In the comment about conspiracy theories, which hoax did the writer once consider the dumbest they had ever heard?

» Source text
......

It's funny how these conspiracies simultaneously demand mind-boggling levels of coordination, timing and planning, involving dozens-to-hundreds of people being sworn to secrecy, and yet at the same time are so laughably paper-thin that any schmuck with 10 minutes on google and a pirated copy of photoshop can blow the lid on the whole thing.
Because something something Kabbalah, something something Illumainati. Hillary's emails!

I always thought the Moon Landing hoax was the dumbest I ever heard, but recently it's been downgraded so it's not even in the top ten.
 
Because something something Kabbalah, something something Illumainati. Hillary's emails!

I always thought the Moon Landing hoax was the dumbest I ever heard, but recently it's been downgraded so it's not even in the top ten.

......

[Records from a collection]
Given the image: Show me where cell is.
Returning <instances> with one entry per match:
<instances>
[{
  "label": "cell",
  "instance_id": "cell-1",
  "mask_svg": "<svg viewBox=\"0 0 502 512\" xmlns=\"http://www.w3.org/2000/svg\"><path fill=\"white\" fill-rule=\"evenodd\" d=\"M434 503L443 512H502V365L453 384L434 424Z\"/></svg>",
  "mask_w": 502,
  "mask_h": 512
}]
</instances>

......

» Task response
The Moon Landing hoax.